** BEGIN DATASET EXCERPTS **

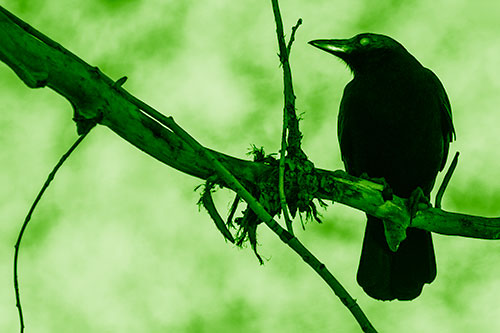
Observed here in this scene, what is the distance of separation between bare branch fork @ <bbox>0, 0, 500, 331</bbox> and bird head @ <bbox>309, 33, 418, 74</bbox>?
1602mm

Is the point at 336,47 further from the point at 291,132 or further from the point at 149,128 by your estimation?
the point at 149,128

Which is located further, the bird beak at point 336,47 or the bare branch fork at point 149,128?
the bird beak at point 336,47

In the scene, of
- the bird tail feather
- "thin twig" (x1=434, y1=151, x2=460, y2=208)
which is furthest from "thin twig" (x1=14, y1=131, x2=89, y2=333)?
the bird tail feather

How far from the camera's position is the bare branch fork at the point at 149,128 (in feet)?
7.14

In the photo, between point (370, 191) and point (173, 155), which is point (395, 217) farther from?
point (173, 155)

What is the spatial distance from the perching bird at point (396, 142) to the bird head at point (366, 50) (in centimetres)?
1

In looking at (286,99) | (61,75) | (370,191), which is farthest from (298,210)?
(61,75)

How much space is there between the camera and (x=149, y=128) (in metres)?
2.60

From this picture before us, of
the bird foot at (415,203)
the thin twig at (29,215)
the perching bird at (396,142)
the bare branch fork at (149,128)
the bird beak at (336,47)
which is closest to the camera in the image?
the thin twig at (29,215)

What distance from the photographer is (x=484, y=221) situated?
370 cm

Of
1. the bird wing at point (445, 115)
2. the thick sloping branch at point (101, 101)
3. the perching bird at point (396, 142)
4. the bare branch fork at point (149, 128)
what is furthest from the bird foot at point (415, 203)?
the bird wing at point (445, 115)

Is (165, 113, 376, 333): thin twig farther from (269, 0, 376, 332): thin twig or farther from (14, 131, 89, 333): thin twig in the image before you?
(14, 131, 89, 333): thin twig

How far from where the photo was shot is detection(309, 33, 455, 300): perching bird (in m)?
4.50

** END DATASET EXCERPTS **

» WHAT IS ASKED: Pictures are excluded; repeat every record exactly.

» RESPONSE TO THIS EXERCISE:
Observed here in this scene, what is the distance of separation between bare branch fork @ <bbox>0, 0, 500, 331</bbox> and bird head @ <bbox>309, 33, 418, 74</bbox>?
1602mm

Is the point at 336,47 further from the point at 291,132 or further from the point at 149,128 by your estimation?
the point at 149,128

Which is located further, the bird beak at point 336,47 or the bare branch fork at point 149,128?
the bird beak at point 336,47

In the scene, of
- the bird tail feather
- "thin twig" (x1=434, y1=151, x2=460, y2=208)
which is furthest from "thin twig" (x1=14, y1=131, x2=89, y2=333)?
the bird tail feather

How far from the camera's position is the bare branch fork at the point at 149,128 (in feet)?
7.14

In the photo, between point (370, 191) and point (173, 155), which is point (395, 217) farther from?
point (173, 155)

What is the spatial distance from the perching bird at point (396, 142) to the bird head at point (366, 50) (in centimetres)?
1

In looking at (286,99) | (61,75) | (370,191), which is farthest from (298,210)?
(61,75)

How much space is there between the camera and (x=149, y=128) (in metres)?
2.60

From this picture before us, of
the bird foot at (415,203)
the thin twig at (29,215)
the perching bird at (396,142)
the bare branch fork at (149,128)
the bird beak at (336,47)
which is closest to the camera in the image?
the thin twig at (29,215)

What distance from the photographer is (x=484, y=221) situated?
370 cm

Of
1. the bird wing at point (445, 115)
2. the thick sloping branch at point (101, 101)
3. the perching bird at point (396, 142)
4. the bare branch fork at point (149, 128)
what is furthest from the bird foot at point (415, 203)?
the bird wing at point (445, 115)

Is (165, 113, 376, 333): thin twig farther from (269, 0, 376, 332): thin twig or farther from (14, 131, 89, 333): thin twig in the image before you?
(14, 131, 89, 333): thin twig

How far from where the photo was shot is detection(309, 33, 455, 300): perching bird (in m)?
4.50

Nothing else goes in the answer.